Department of Computer Engineering, Ajou University, Suwon, 16499, South Korea.
Jan and Dan Duncan Neurological Research Institute, Texas Children's Hospital, Houston, TX, 77030, USA.
BMC Med Genomics. 2019 Jul 11;12(Suppl 5):95. doi: 10.1186/s12920-019-0512-9.
Feature selection or scoring methods for the detection of biomarkers are essential in bioinformatics. Various feature selection methods have been developed for the detection of biomarkers, and several studies have employed information-theoretic approaches. However, most of these methods generally require a long processing time. In addition, information-theoretic methods discretize continuous features, which is a drawback that can lead to the loss of information.
In this paper, a novel supervised feature scoring method named ClearF is proposed. The proposed method is suitable for continuous-valued data, which is similar to the principle of feature selection using mutual information, with the added advantage of a reduced computation time. The proposed score calculation is motivated by the association between the reconstruction error and the information-theoretic measurement. Our method is based on class-wise low-dimensional embedding and the resulting reconstruction error. Given multi-class datasets such as a case-control study dataset, low-dimensional embedding is first applied to each class to obtain a compressed representation of the class, and also for the entire dataset. Reconstruction is then performed to calculate the error of each feature and the final score for each feature is defined in terms of the reconstruction errors. The correlation between the information theoretic measurement and the proposed method is demonstrated using a simulation. For performance validation, we compared the classification performance of the proposed method with those of various algorithms on benchmark datasets.
The proposed method showed higher accuracy and lower execution time than the other established methods. Moreover, an experiment was conducted on the TCGA breast cancer dataset, and it was confirmed that the genes with the highest scores were highly associated with subtypes of breast cancer.

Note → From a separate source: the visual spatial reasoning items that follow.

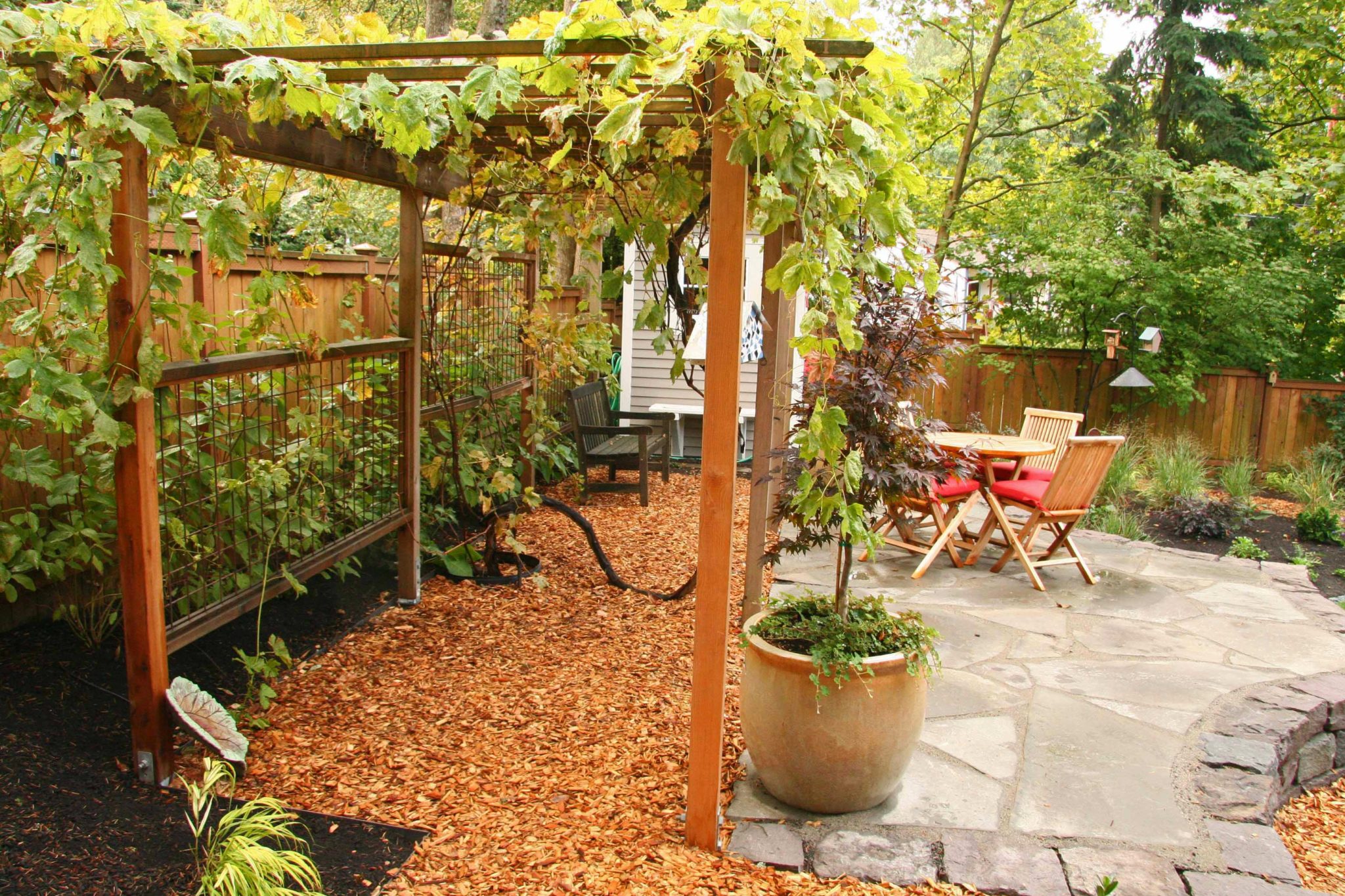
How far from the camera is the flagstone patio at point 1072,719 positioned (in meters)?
2.69

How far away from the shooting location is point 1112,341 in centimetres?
970

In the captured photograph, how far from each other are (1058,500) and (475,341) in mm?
3469

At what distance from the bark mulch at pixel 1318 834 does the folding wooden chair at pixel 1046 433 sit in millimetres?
2575

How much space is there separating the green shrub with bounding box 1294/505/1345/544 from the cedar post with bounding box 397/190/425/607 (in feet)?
23.0

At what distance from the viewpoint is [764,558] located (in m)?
3.30

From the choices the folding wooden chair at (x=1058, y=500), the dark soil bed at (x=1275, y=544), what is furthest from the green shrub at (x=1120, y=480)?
the folding wooden chair at (x=1058, y=500)

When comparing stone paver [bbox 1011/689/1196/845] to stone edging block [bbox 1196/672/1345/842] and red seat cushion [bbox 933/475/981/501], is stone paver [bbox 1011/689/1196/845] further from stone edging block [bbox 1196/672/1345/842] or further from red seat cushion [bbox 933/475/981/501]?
red seat cushion [bbox 933/475/981/501]

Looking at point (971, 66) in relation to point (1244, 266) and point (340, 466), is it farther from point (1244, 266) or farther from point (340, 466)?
point (340, 466)

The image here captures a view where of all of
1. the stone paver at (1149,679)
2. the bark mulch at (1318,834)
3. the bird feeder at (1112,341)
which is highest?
the bird feeder at (1112,341)

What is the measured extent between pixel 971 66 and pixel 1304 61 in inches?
167

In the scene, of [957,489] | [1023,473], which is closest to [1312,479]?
[1023,473]

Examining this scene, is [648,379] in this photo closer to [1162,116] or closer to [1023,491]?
[1023,491]

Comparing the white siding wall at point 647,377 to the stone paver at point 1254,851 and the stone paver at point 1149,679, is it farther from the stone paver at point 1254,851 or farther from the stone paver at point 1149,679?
the stone paver at point 1254,851

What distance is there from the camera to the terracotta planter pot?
2.76m
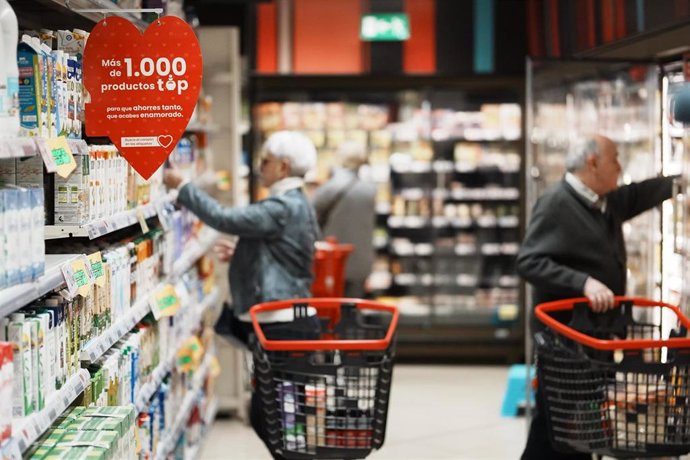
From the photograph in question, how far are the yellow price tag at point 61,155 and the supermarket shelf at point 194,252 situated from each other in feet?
6.94

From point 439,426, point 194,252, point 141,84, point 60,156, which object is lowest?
point 439,426

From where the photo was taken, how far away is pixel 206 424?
6.79 metres

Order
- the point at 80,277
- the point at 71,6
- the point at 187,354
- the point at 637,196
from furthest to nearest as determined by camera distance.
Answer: the point at 187,354, the point at 637,196, the point at 71,6, the point at 80,277

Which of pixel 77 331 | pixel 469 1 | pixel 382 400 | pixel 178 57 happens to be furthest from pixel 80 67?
pixel 469 1

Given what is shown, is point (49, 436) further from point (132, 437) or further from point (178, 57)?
point (178, 57)

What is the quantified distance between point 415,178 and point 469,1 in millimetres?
1696

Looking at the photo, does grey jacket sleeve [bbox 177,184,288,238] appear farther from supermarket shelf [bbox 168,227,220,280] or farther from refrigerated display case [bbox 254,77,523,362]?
refrigerated display case [bbox 254,77,523,362]

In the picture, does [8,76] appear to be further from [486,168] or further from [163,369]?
[486,168]

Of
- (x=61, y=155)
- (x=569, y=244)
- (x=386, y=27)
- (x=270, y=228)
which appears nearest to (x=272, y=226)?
(x=270, y=228)

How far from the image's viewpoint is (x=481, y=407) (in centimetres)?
795

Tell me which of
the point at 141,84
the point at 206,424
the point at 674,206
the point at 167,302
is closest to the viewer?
the point at 141,84

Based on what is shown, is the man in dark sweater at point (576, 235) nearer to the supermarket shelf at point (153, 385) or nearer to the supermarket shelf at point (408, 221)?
the supermarket shelf at point (153, 385)

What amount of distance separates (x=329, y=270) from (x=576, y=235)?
321 cm

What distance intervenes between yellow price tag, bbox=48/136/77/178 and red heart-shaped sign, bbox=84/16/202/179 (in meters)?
0.41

在生物信息学中,用于检测生物标志物的特征选择或评分方法是必不可少的。已经开发了各种特征选择方法来检测生物标志物,并且已经有几项研究采用了信息论方法。但是,这些方法通常需要很长的处理时间。此外,信息论方法将连续特征离散化,这是一个缺点,可能导致信息丢失。
本文提出了一种名为 ClearF 的新的有监督特征评分方法。该方法适用于连续值数据,类似于使用互信息进行特征选择的原理,具有减少计算时间的优点。提出的评分计算方法的动机是重建误差与信息论度量之间的关联。我们的方法基于类别的低维嵌入和由此产生的重建误差。对于多类数据集(例如病例对照研究数据集),首先将低维嵌入应用于每个类,以获得类的压缩表示,以及整个数据集的压缩表示。然后进行重建以计算每个特征的误差,并且根据重建误差定义每个特征的最终得分。使用仿真演示了信息论度量与所提出的方法之间的相关性。为了验证性能,我们将所提出的方法与基准数据集上的各种算法的分类性能进行了比较。
与其他已建立的方法相比,该方法的准确性更高,执行时间更短。此外,还在 TCGA 乳腺癌数据集上进行了实验,证实得分最高的基因与乳腺癌亚型高度相关。